La première ministre Élisabeth Borne dévoilera le 15 décembre le contenu du texte et s’apprête à affronter la rue.
Maintenant ou jamais. Sans dévier d’un pouce de la trajectoire fixée par le président de la République, Élisabeth Borne poursuit la mise sur orbite de la réforme des retraites.
Age de départ, pénibilité, régimes spéciaux, la première ministre, Elisabeth Borne, a dévoilé le jeudi 1er décembre dernier les contours de l’épineuse réforme des retraites, qui sera présentée aux partenaires sociaux à partir du 15 décembre. La première ministre a ainsi lancé le dernier cycle de concertation sur le financement du système avant de tenir un séminaire sur le sujet avec l’ensemble des ministres concernés.
Une main tendue à LR
Entre ces deux étapes, Élisabeth Borne a détaillé quelques pistes de travail sur le contenu de la réforme. Sans grande surprise par rapport au projet initial d’Emmanuel Macron de repousser l’âge de départ à 65 ans.
La première ministre en profite surtout pour tendre la main aux Républicains. « On doit pouvoir trouver un chemin », assure-t-elle après avoir entrouvert la porte à l’hypothèse d’un âge de départ finalement fixé à 64 ans en contrepartie d’un allongement de la durée de cotisation. Soit l’amendement voté par le Sénat où LR est majoritaire. « Évidemment, on sera à l’écoute des propositions des uns et des autres », promet Élisabeth Borne.
Sans le soutien de la droite, impossible de faire passer la réforme des retraites à l’Assemblée nationale sans sortir le 49-3. Ce que l’exécutif voudrait éviter pour conserver cet outil en vue des autres textes à venir dans l’Hémicycle, notamment sur l’immigration et les énergies renouvelables.

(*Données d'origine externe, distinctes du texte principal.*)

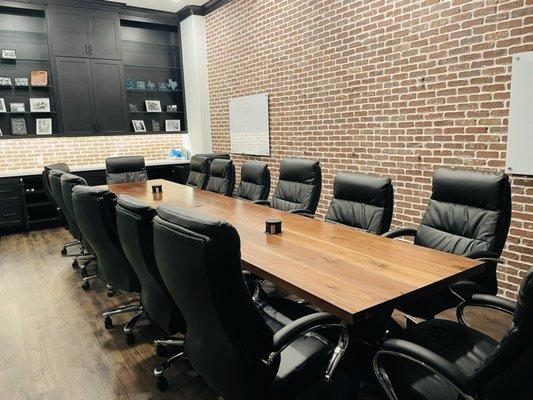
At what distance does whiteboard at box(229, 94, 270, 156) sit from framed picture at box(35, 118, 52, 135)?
2778mm

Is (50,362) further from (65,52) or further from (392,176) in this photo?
(65,52)

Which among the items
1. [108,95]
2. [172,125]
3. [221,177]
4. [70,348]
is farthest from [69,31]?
[70,348]

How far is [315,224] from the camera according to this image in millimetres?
2617

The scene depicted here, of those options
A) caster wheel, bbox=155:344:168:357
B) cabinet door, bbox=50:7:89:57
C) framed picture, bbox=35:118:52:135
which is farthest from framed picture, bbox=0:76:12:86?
caster wheel, bbox=155:344:168:357

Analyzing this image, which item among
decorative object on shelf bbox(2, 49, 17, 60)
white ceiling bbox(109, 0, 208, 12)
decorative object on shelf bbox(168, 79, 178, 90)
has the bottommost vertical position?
decorative object on shelf bbox(168, 79, 178, 90)

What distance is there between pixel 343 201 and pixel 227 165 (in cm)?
178

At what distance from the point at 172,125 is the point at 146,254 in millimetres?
5820

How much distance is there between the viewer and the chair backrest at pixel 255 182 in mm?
3859

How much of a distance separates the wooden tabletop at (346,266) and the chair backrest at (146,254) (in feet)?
1.42

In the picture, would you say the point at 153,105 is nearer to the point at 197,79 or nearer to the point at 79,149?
the point at 197,79

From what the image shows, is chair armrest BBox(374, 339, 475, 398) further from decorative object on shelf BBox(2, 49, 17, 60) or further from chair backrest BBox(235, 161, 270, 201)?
Answer: decorative object on shelf BBox(2, 49, 17, 60)

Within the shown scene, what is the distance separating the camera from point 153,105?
7078 millimetres

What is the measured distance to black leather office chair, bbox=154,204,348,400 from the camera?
3.96 ft

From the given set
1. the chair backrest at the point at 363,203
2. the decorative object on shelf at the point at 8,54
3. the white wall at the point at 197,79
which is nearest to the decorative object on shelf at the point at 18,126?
the decorative object on shelf at the point at 8,54
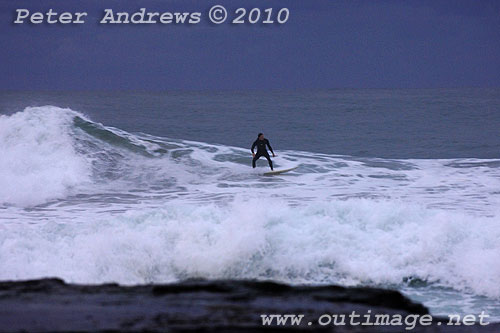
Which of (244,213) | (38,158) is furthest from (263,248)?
(38,158)

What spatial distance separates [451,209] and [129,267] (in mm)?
7498

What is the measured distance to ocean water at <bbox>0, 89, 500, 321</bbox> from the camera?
8781 mm

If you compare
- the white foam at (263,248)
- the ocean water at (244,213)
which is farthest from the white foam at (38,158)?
the white foam at (263,248)

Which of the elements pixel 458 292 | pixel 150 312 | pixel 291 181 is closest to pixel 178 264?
pixel 458 292

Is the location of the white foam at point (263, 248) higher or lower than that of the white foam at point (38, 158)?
lower

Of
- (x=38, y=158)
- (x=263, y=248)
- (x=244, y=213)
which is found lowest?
(x=263, y=248)

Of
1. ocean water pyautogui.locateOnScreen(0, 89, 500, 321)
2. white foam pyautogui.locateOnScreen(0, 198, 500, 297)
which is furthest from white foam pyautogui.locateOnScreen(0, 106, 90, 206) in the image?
white foam pyautogui.locateOnScreen(0, 198, 500, 297)

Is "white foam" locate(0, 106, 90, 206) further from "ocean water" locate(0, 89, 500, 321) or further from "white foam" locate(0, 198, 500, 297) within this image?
"white foam" locate(0, 198, 500, 297)

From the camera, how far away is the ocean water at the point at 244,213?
878 cm

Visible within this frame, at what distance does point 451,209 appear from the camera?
12656mm

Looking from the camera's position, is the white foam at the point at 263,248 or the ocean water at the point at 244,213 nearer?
the white foam at the point at 263,248

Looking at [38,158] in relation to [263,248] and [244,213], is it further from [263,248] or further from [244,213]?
A: [263,248]

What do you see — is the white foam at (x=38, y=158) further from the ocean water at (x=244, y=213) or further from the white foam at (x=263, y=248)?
the white foam at (x=263, y=248)

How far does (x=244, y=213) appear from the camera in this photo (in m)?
10.1
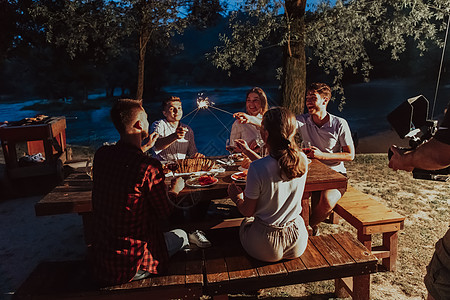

Difficile pourtant d’y voir clair sur l’attitude qu’adopteront les députés LR, du moins tant que le parti n’a pas désigné son nouveau patron, le 10 décembre prochain. C’est d’ailleurs cinq jours plus tard qu’Élisabeth Borne a prévu de dévoiler le contenu de la réforme.
Un timing précis
Mais si la première ministre se donne quelques marges de manœuvre pour tenter d’embarquer Les Républicains derrière la réforme, elle se montre en revanche intraitable sur le timing. « Nous tiendrons le calendrier », prévient-elle. Soit celui d’une réforme des retraites votée début 2023 pour une entrée en vigueur dès l’été.
« Il y a un intérêt politique à engager les choses maintenant, explique un ministre. La vraie année compliquée, c’est 2023, c’est pour ça qu’il faut la charger politiquement. L’année prochaine, il y aura les élections européennes ; la suivante, on sera en plein Jeux olympiques ; celle d’après, ce seront les municipales et la précampagne présidentielle. »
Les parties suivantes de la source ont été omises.